The answer should be a number alone: the count of lines in the listing below that include "site".

- _RECORDS FOR THIS TASK_:

□ □ □ □ □

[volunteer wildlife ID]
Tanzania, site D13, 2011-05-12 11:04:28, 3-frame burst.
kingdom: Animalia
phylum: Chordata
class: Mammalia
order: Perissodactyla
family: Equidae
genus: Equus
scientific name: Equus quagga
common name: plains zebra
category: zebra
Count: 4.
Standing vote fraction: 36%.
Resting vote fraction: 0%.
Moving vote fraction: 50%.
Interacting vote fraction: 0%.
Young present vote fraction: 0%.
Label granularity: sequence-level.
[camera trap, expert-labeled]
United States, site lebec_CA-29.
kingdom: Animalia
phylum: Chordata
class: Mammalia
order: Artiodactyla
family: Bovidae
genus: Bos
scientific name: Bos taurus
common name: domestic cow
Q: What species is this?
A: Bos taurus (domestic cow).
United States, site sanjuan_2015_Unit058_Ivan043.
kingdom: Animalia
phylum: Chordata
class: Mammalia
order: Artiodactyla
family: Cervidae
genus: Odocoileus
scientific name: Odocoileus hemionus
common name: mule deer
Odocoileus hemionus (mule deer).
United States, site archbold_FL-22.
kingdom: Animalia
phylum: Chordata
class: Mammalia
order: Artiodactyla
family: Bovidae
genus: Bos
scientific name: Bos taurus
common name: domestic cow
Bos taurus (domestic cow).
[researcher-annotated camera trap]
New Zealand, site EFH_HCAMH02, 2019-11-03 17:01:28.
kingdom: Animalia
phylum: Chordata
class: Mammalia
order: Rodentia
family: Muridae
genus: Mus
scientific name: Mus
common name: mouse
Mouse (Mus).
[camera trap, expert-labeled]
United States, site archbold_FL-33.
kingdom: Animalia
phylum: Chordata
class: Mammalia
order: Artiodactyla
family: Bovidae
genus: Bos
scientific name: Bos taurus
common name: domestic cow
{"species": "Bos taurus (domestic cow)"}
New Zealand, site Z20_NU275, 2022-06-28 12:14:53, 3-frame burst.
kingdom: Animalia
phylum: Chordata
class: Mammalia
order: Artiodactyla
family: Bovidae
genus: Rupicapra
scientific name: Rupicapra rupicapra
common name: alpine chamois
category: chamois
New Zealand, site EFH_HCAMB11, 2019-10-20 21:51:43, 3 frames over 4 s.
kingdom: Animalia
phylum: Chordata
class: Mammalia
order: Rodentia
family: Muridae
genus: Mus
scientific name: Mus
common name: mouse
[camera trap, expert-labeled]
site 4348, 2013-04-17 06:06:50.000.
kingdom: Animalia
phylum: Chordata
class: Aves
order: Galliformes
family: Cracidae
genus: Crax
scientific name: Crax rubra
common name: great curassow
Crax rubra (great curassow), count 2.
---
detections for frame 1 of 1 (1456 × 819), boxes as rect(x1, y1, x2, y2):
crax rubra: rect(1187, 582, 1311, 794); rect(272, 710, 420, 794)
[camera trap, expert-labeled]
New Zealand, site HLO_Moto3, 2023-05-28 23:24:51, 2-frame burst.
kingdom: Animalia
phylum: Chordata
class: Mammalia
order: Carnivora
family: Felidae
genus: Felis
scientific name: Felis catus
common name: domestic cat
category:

□ □ □ □ □

- _TASK OUTPUT_: 10